_REQUIREMENTS_
A. Answer these questions from the match report on England against Italy:
(i) Who replaced Sadia Kabeya in the 59th minute?
(ii) What was the score after Harrison converted Carson's try?
(iii) What did Rowland do in the 68th minute that led to her card?
B. Continue the match report on England against Italy from its last sentence.

_SELECTED TEXT_
'''
The bonus point soon followed as a now energised England had finally found their feet, Kildunne taking a high ball well before stepping and speeding her way to score the all-important fourth try for the Red Roses, successfully converted by Harrison this time.

Things were now clicking for the visitors as Rowland broke through multiple defenders to score their fifth and ballast their lead to 29-0.

Exeter Chiefs’ Maddie Feaunati came on to make her England debut in the 59th minute as she replaced Sadia Kabeya, while England stalwart Packer left the pitch to complete her 100th Test.

Replacement prop Carson crossed for England’s sixth at the hour mark, running a great line after a pass from Holly Aitchison. Harrison, who had now found her kicking boots, added the two points to make the scoreline 36-0.

Italy began to put together some positive phases of attack, but handling errors halted their efforts and put the ball back into English hands.

England were shown a second card to reduce them to 13 players after try-scorer Rowland made head contact in a clear-out in the 68th minute. The centre’s yellow card was also sent for a bunker review as she sat visibly disappointed on the sideline, but Rowland would later return to the pitch after her ten-minute suspension as the card remained a yellow.
'''
_SUPPLIED DATA_
'''
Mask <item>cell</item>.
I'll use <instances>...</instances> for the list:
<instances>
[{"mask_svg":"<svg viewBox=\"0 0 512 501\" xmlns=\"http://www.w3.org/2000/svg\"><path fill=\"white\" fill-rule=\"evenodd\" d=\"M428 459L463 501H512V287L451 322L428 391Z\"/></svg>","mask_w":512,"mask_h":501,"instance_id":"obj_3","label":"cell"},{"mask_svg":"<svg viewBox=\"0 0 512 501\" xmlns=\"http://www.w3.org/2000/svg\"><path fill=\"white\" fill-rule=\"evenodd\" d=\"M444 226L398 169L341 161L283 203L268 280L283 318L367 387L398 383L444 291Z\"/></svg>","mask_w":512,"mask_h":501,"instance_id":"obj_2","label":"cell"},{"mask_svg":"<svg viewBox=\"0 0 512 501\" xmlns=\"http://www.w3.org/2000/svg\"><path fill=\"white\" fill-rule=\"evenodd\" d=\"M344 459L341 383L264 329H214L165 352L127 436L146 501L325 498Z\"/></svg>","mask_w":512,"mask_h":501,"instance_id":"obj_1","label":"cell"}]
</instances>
'''
_ANSWERS BY TASK_
A.
(i) Maddie Feaunati
(ii) 36-0
(iii) She made head contact in a clear-out.

B.
Despite the two-woman deficit, Kildunne crossed the whitewash for a second time after the forward pack kept the attack alive to send the fullback over, her 25th try for her country and a ten-point contribution to their 41-0 lead.

Rigoni made a trademark pass through her legs in an attempt to ignite the Italian attack in the final minutes of the match, but she took her teammate by surprise, resulting in a knock-on.

With the clock in the red, Powell made a fantastic break for the line in search of England’s eighth, and an infringement from Stevanin after she was brought down saw the Italian sent to the bin with a yellow card which gave England the penalty and one last opportunity to score.

Harlequins’ Powell did then get her try from the lineout that followed as she scored from the maul, with Aitchison having the final word to end the match with the conversion after an impressive second-half performance from the Red Roses.

The result saw John Mitchell’s side top the table after the first round, with France just behind them on points difference after their win against Ireland.

Scotland finished the opening round in third after their historic victory over Wales at Cardiff Arms Park, while their hosts sit in fourth.

Ireland ended the weekend in fifth and England’s opponents Italy completed the table in sixth.

England go on to host Wales at Ashton Gate in round two on 30th March and on the same day, Scotland will play France in Edinburgh before Ireland and Italy complete round two on the 31st at the RDS Arena.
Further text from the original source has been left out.